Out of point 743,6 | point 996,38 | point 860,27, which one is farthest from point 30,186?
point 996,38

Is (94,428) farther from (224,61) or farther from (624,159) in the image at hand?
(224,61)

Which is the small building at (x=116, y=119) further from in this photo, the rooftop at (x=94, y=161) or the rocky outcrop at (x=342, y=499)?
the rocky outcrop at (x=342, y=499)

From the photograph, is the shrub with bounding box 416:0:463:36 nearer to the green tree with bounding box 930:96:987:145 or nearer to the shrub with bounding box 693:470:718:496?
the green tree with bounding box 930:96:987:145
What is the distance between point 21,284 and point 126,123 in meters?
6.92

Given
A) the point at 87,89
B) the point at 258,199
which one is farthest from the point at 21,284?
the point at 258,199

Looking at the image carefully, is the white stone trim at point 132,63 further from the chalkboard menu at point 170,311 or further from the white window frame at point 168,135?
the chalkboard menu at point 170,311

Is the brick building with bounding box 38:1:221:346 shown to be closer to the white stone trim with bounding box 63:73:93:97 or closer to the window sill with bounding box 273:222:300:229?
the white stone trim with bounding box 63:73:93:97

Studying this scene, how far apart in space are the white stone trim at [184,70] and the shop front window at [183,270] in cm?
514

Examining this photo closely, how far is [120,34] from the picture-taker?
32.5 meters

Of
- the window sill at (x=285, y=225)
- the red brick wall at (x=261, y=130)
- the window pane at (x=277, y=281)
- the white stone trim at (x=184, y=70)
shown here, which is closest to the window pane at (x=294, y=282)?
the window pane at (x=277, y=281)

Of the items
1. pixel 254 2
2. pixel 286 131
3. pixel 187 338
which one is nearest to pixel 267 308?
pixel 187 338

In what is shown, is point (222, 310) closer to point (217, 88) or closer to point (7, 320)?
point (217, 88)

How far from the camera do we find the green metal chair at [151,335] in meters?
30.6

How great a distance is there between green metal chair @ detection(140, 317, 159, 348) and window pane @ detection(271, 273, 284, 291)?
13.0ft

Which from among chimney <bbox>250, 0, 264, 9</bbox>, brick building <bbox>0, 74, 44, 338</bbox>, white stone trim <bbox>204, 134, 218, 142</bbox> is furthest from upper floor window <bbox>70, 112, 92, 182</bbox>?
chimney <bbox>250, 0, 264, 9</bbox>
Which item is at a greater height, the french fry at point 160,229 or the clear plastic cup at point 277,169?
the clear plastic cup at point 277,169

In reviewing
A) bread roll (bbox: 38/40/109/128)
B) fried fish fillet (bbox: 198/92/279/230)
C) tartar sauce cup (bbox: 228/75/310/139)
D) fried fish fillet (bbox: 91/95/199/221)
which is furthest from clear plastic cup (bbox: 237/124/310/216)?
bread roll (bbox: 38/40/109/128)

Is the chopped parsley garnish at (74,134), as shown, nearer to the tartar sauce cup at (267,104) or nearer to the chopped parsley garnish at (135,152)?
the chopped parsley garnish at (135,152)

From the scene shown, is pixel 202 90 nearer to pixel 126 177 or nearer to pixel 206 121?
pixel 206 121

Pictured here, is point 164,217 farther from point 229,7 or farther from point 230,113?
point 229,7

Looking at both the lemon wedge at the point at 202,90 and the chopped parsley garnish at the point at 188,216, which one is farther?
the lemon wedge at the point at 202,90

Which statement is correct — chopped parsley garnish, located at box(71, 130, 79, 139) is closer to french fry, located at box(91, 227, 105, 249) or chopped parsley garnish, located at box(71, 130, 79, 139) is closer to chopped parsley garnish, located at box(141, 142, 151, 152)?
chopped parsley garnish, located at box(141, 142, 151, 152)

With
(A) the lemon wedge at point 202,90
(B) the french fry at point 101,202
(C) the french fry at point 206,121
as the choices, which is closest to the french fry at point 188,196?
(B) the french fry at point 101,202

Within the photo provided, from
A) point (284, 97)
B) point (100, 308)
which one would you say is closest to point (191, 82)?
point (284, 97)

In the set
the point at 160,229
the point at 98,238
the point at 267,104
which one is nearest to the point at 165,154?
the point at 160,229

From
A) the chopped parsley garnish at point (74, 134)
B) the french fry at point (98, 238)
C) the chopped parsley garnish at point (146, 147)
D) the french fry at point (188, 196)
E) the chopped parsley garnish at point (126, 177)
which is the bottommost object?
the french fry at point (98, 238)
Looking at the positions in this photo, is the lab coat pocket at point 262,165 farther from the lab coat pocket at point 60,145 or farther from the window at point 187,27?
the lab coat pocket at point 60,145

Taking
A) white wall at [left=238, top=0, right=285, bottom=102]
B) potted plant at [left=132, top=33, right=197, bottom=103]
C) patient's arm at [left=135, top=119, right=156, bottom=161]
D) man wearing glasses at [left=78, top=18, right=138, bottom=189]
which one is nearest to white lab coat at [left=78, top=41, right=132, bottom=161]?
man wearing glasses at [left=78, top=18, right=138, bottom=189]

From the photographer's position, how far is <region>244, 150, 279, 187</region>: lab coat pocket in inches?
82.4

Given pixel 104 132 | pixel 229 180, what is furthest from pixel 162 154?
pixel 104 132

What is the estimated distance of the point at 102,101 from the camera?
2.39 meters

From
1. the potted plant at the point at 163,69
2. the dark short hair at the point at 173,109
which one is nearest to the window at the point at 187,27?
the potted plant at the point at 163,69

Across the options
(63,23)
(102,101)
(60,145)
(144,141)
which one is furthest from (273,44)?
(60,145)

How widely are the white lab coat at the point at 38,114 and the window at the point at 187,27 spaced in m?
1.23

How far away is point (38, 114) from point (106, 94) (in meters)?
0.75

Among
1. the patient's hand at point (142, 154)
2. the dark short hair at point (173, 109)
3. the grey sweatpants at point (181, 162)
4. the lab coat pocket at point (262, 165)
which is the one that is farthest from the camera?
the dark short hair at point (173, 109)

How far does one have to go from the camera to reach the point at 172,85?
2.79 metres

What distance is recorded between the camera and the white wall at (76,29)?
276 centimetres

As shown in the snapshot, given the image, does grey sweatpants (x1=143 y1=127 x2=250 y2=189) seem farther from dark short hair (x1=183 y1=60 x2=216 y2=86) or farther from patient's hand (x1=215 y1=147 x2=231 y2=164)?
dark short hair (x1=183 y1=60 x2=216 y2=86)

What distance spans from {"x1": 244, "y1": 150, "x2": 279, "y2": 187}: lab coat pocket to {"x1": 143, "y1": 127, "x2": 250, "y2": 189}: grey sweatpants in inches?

▸ **Stated problem**
Extract every line from the one containing "Across the options" through the last line of the data, inclusive, exactly as written.

▸ **Full solution**
Across the options
(63,23)
(102,101)
(60,145)
(144,141)
which one is furthest from (273,44)?
(60,145)

How widely are the white lab coat at the point at 38,114 and the window at the point at 187,27 spaced in m?
1.23

How far away is point (38, 114) from point (106, 94) (in meters)?
0.75

Among
1. the patient's hand at point (142, 154)
2. the dark short hair at point (173, 109)
3. the grey sweatpants at point (181, 162)
4. the lab coat pocket at point (262, 165)
which is the one that is farthest from the camera?
the dark short hair at point (173, 109)

How far does one have to go from the camera to reach the point at 172,85?
2.79 metres

What distance is recorded between the camera and the white wall at (76,29)?
276 centimetres

As shown in the snapshot, given the image, does grey sweatpants (x1=143 y1=127 x2=250 y2=189) seem farther from dark short hair (x1=183 y1=60 x2=216 y2=86) or farther from patient's hand (x1=215 y1=147 x2=231 y2=164)?
dark short hair (x1=183 y1=60 x2=216 y2=86)

What distance spans from {"x1": 244, "y1": 150, "x2": 279, "y2": 187}: lab coat pocket to {"x1": 143, "y1": 127, "x2": 250, "y2": 189}: grey sweatpants in inches?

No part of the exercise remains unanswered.